O caso teve início em dezembro de 2016, quando, segundo a denúncia do Ministério Público, a vítima estava em casa, no bairro Guilherme Reich, em Concórdia. Conforme a acusação apresentada na época, um adolescente de 17 anos teria ido até a residência acompanhado do acusado e, dizendo ser um amigo da vítima, conseguiu fazê-la abrir a porta. Ainda segundo a denúncia, o adolescente estava armado e efetuou pelo menos quatro disparos, atingindo a vítima três vezes. Os ferimentos foram graves, com lesão na coluna, perfurações no tórax e na região escrotal, pneumotórax e outros traumas. A vítima precisou passar por procedimentos cirúrgicos e ficou com sequelas que, segundo a acusação, resultaram na necessidade de utilização de cadeira de rodas.
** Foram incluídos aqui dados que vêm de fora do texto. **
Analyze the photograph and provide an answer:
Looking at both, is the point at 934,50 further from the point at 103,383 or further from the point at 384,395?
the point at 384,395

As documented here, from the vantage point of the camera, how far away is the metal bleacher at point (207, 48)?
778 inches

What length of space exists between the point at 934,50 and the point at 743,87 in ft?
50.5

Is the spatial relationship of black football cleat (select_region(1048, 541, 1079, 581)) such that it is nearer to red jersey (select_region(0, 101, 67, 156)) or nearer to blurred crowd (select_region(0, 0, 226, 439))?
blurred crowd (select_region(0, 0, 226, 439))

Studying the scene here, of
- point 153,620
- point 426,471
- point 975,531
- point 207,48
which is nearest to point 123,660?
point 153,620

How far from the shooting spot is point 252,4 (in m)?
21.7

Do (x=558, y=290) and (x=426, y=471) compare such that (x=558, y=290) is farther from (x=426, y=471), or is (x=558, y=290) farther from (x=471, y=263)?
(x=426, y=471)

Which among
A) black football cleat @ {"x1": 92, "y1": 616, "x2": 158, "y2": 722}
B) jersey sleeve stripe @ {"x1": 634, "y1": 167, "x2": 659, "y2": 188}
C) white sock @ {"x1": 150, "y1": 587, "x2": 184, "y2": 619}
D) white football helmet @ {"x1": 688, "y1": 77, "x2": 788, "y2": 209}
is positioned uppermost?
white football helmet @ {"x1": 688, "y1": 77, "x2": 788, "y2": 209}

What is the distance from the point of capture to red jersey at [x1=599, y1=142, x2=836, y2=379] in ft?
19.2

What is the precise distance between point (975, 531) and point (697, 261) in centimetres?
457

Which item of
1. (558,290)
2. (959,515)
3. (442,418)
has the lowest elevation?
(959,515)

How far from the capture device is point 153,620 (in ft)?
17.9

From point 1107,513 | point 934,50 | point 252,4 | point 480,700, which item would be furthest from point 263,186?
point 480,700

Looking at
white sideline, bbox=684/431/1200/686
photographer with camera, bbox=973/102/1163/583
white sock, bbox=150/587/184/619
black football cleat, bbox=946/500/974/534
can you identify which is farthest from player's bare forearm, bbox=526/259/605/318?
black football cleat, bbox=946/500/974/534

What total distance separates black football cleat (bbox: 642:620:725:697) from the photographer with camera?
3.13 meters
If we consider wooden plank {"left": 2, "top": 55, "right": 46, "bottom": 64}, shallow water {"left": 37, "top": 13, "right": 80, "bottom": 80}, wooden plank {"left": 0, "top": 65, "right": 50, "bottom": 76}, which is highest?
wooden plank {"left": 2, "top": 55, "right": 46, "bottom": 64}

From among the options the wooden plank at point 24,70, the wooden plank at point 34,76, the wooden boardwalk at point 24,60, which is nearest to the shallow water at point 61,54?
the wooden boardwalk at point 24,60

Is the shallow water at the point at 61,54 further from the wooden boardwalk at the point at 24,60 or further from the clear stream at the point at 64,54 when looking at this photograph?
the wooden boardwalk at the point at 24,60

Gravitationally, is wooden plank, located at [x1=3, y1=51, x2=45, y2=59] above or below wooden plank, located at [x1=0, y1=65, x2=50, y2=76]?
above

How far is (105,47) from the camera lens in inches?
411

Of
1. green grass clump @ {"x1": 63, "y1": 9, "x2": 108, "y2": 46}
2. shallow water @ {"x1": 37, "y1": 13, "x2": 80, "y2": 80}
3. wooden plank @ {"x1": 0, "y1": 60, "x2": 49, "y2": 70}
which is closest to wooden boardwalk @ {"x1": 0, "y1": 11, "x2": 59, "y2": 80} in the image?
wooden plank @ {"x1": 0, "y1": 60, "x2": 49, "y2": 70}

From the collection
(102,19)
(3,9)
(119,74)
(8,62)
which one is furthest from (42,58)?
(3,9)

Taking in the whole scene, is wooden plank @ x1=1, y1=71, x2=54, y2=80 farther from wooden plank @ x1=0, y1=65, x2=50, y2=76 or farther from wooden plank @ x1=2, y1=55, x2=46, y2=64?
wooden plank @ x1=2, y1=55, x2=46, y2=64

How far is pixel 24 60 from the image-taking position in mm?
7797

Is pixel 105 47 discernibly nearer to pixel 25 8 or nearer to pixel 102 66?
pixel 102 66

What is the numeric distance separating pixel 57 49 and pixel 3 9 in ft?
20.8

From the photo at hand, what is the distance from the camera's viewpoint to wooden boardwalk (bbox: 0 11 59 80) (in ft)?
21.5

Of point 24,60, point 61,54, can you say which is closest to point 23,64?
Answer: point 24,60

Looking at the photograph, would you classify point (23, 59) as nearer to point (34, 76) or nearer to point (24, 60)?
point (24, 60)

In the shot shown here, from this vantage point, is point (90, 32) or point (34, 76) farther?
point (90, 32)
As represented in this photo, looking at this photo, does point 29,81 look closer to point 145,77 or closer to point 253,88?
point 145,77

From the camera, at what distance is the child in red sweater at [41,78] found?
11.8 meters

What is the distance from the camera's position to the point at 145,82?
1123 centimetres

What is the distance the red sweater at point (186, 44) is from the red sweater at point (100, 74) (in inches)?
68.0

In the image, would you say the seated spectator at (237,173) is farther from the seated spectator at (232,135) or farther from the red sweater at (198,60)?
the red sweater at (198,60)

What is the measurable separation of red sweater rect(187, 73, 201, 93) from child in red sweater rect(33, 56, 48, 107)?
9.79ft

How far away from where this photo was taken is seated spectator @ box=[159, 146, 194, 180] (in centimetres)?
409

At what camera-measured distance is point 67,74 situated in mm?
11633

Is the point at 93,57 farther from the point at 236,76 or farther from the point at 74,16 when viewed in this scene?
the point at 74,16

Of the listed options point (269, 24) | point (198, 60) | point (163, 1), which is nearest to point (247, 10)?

Em primeira instância, a Justiça Criminal entendeu que havia elementos suficientes para encaminhar o acusado ao Tribunal do Júri, decisão que posteriormente foi mantida pelo Tribunal de Justiça de Santa Catarina. O julgamento estava marcado para ocorrer no dia 20 de fevereiro de 2026 quando, na véspera da sessão, o advogado criminalista Jivago Schulte, do Núcleo de Práticas Jurídicas da UCEFF Concórdia, ingressou com um pedido de habeas corpus no Superior Tribunal de Justiça. O STJ concedeu a medida e suspendeu a realização do júri.

Posteriormente, ao analisar o recurso da defesa, o tribunal superior reconheceu os argumentos apresentados e impronunciou o réu, afastando a submissão dele ao Tribunal do Júri.